[Begin Provided passage]

First of all, we need to know the compounds and the reaction. The ion carbonate is CO3^{-2}, and the ion nitrate is NO3^{-}.

Sodium is in group 1, so it must lose one electron to be stable, and be the cation Na^{+}. Silver has only one electron too, so the cation will be Ag^{+}.

To form the chemical compounds, first we put the cation, then the anion, and change their charges without the signal:

Sodium carbonate: Na2CO3

Silver nitrate: AgNO3

Silver carbonate: Ag2CO3

Sodium nitrate: NaNO3

The balanced reaction will be:

Na2CO3 + 2 AgNO3 --> Ag2CO3 + 2 NaNO3

Now, we must check the stoichiometry, which will be 1:2:1:2 (always in number of moles)

[End Provided passage]
[Begin Data lines]

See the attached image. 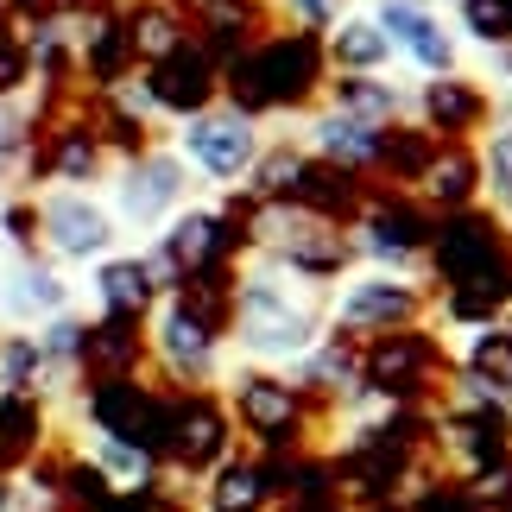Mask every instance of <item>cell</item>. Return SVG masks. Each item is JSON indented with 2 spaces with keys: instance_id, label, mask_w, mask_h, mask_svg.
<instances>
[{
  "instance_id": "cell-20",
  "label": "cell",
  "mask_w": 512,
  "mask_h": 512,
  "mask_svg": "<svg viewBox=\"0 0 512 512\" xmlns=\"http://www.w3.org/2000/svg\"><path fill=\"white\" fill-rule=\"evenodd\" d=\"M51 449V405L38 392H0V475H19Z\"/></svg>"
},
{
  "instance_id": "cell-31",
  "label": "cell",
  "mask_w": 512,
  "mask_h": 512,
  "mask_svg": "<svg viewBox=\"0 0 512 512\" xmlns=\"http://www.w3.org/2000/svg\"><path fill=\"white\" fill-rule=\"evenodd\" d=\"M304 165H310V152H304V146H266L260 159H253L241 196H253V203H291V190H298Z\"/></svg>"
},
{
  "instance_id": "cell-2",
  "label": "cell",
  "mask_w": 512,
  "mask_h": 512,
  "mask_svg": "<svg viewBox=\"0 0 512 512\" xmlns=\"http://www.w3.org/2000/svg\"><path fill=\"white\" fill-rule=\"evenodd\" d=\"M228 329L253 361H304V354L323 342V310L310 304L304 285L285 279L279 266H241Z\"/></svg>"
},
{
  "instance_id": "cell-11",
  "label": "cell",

[End Data lines]

## Set of tasks
1. What stoichiometry, in number of moles, does the passage on the sodium carbonate and silver nitrate reaction give for the balanced reaction?
2. Pick up the passage on the sodium carbonate and silver nitrate reaction after its final sentence and carry it forward.

## Responses to the tasks
1. 1:2:1:2

2.
The question wants to know the mass value, so we need to know the molar mass of these compounds. Checking the periodic table will see that:

Na = 23 g/mol, C = 12 g/mol, N = 14 g/mol, O = 16 g/mol, Ag = 108 g/mol

So the molar mass of the compounds must be:

Na2CO3 = 106 g/mol (2x23 + 12 + 3x16)

AgNO3 = 170 g/mol (108 + 14 + 3x16)

Ag2CO3 = 276 g/mol (2x108 + 12 + 3x16)

NaNO3 = 85 g/mol

We have a mixture of the reactants, so one probably would be in excess, so, first will need to test. Let's do the stoichiometry calculus using silver nitrate as the limit, so:

1 mol of Na2CO3 ---------- 2 mol of AgNO3

106 g ------------------------------ 2x170 = 340 g

x ------------------------------------ 5.14 g

By a simple direct three rule:

340x = 544.84

x = 1.6 g of Na2CO3

That means that for this reaction, we only need 1.6 g of Na2CO3 to react with 5.14 of AgNO3. How we have 3.60 g of Na2CO3, it is on excess, and all the AgNO3 will be consumed.

1) The mass of Na2CO3 that remains after the reaction will be the initial less the mass that reacted:

m = 3.6 - 1. 6 = 2.0 g

2) All the AgNO3 reacted, so there isn't a mass present after the reaction.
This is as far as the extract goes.